Admittedly, I am using my own experience on the question. Without the
experience, I would have had the common decency to remain quiet on the
issue.
> Reaching the "end node" is an exceptional case.
An exceptional case that happens with every run can hardly be called
exceptional.
> It is clear from the discussion that I'm not alone in viewing this as a
normal use of exceptions.
Nor am I alone.
I don't know what the best solution is--I'm not sufficiently familiar with
the OP's problem. Maybe it's not a common need and shouldn't be part of the
algorithm. Maybe making it part of the algorithm would slow it down too
much to be effective. Maybe exceptions are the best way to handle this in
light of everything else.
What I do know, as constrained by my experience, is that exceptions are not
usually used in this manner. It's different and a bit "tricky", but it
produces the results you need. This type of reasoning, in my experience, is
best met with suspicion, and should be approached in full awareness of the
issues. That doesn't make it wrong.
Jeff
-----Original Message-----
From: Steve M. Robbins [mailto:steven.robbins_at_[hidden]]

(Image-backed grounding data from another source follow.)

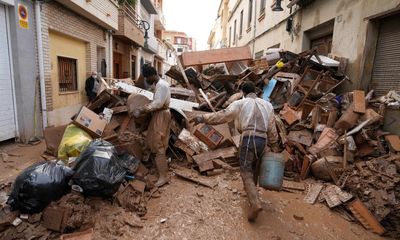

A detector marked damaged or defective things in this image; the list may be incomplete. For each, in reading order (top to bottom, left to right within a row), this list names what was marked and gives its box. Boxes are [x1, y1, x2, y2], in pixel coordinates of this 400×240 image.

broken wood plank [193, 146, 238, 163]
broken wood plank [173, 168, 217, 188]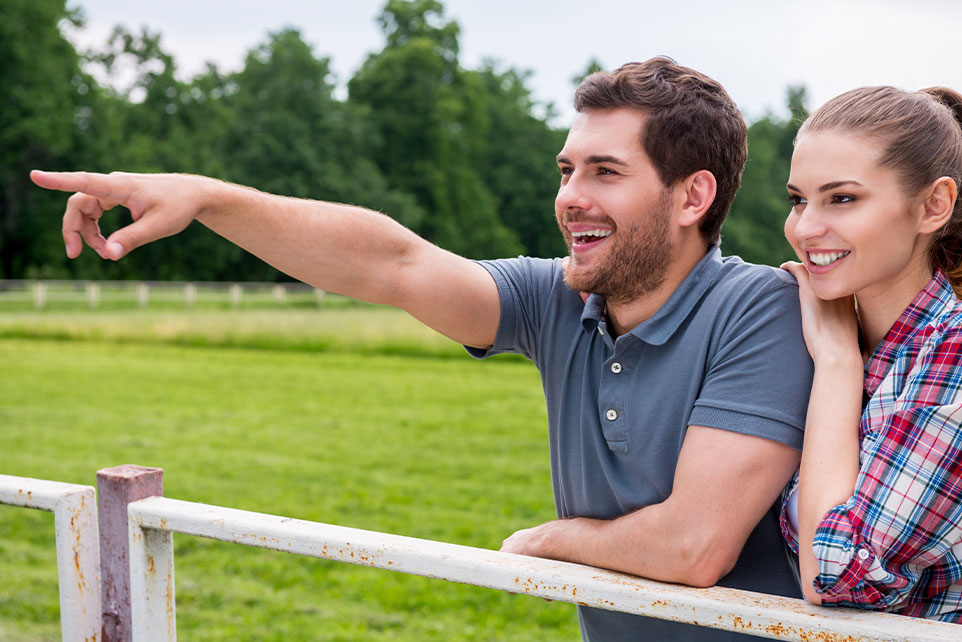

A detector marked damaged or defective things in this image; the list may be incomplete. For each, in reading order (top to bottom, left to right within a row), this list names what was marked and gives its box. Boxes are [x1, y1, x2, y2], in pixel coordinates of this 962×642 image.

rusty metal fence rail [0, 472, 100, 636]
rusty metal fence rail [127, 496, 960, 640]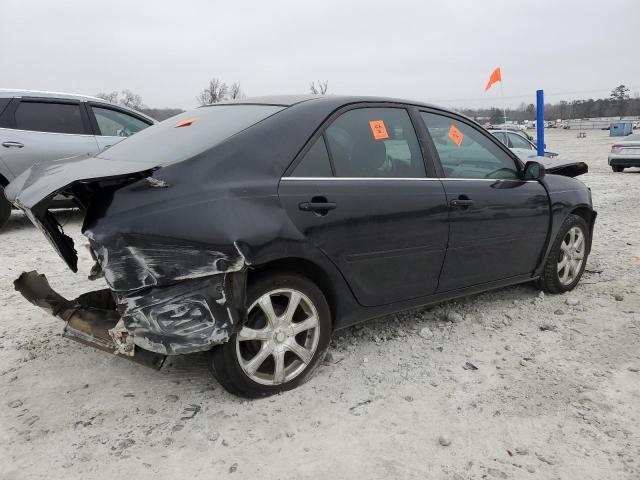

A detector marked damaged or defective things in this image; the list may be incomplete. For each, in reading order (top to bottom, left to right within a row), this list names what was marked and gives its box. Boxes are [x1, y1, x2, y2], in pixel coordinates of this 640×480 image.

torn plastic bumper piece [14, 272, 168, 370]
damaged rear bumper [15, 268, 245, 358]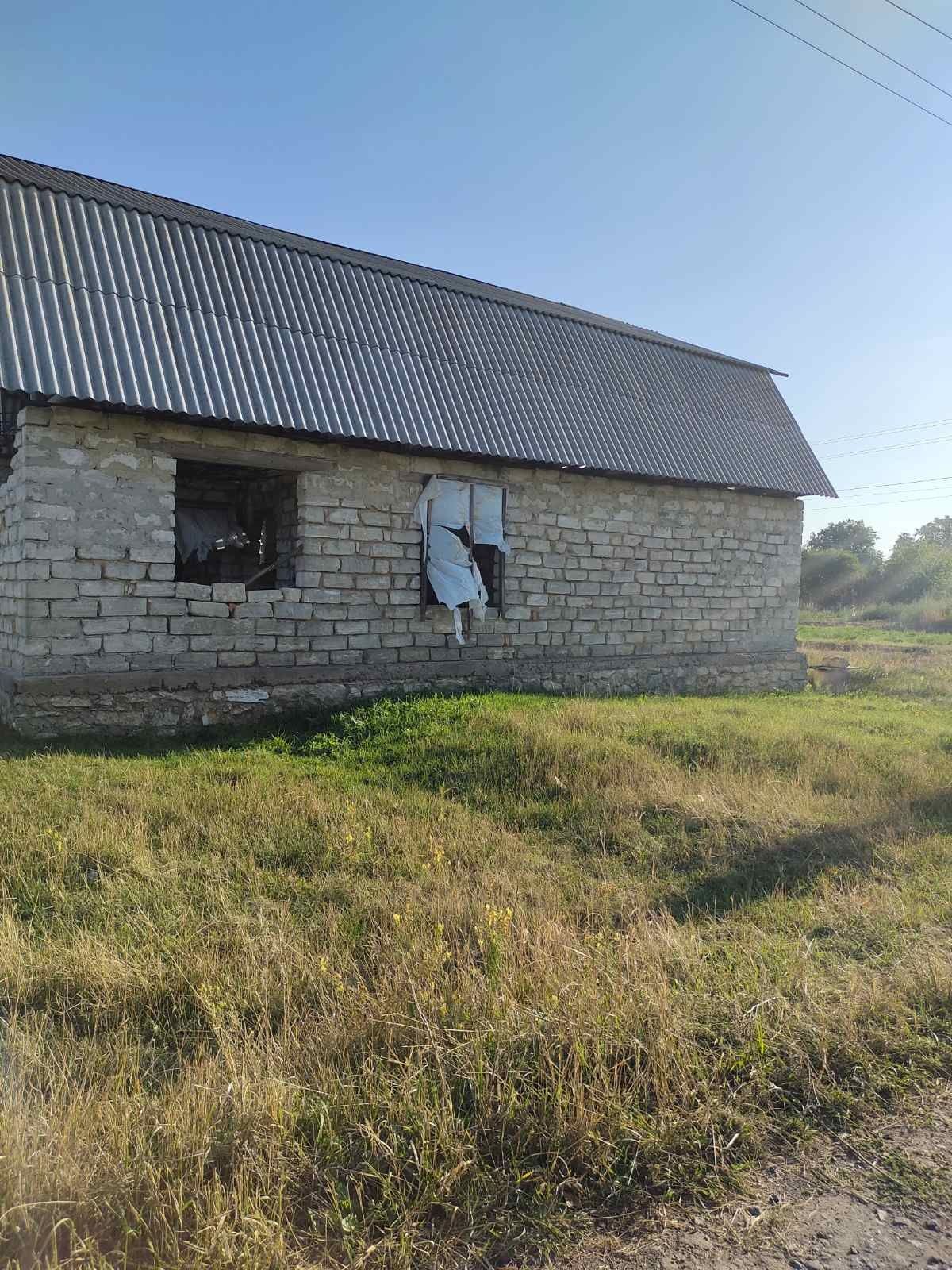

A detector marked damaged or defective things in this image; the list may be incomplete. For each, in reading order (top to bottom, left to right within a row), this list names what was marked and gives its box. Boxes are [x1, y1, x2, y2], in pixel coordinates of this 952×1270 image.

broken window [175, 460, 298, 591]
damaged window frame [416, 473, 505, 641]
broken window [416, 476, 511, 641]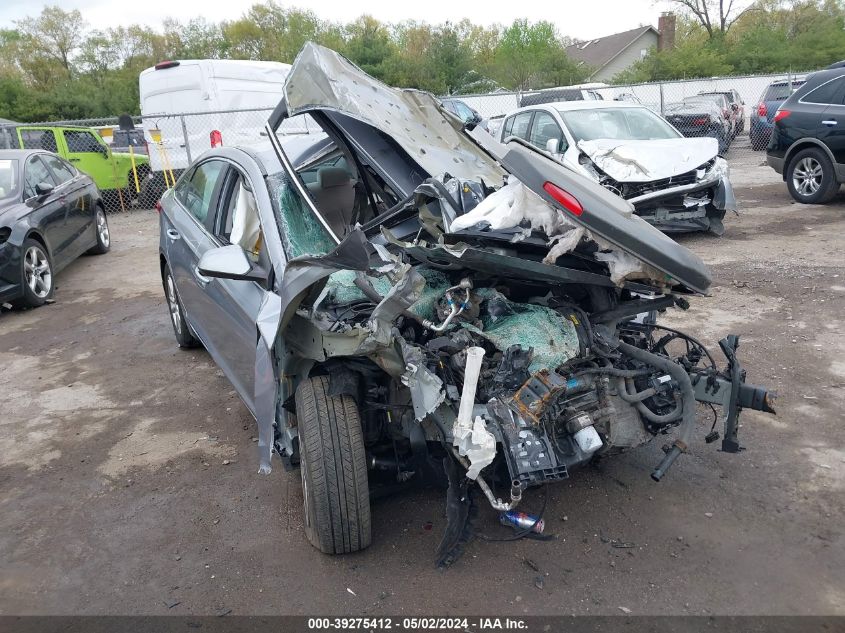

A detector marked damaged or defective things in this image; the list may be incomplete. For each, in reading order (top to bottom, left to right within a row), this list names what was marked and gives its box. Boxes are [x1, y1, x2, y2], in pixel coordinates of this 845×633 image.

Sent: Thursday, September 19, 2002 11:39 AM
To: Boost-Users_at_[hidden]
Subject: Re: [Boost-Users] Re: [BGL] Best way to abort an algorithm from
withi n a visitor?
On Thu, Sep 19, 2002 at 11:04:12AM -0700, Jeff Faust wrote:
> > > Exceptions are meant for exceptional cases. [...]
> >
> > Define "exceptional cases". How exceptions work is well defined, and
> > therefore can be understood, whereas an "exceptional case" is always
> > assumed to be intuitively obvious.
>
> Something unexpected. The example give by the original poster is
describing
> a normal execution. This is not unexpected. It's strange to think that
> what occurs in the catch block is not error recover/reporting, but normal
> and expected execution. This is not an obvious usage of exceptions.
I think you're imposing your own experience on the question. In the
case at hand, using an exception seemed perfectly natural to *me*, for
all the reasons that Jeremy just outlined. It is clear from the discussion
that I'm not alone in viewing this as a normal use of exceptions.
Think of it this way: the normal course of action for a "visitor" is
to process a node. Reaching the "end node" is an exceptional case.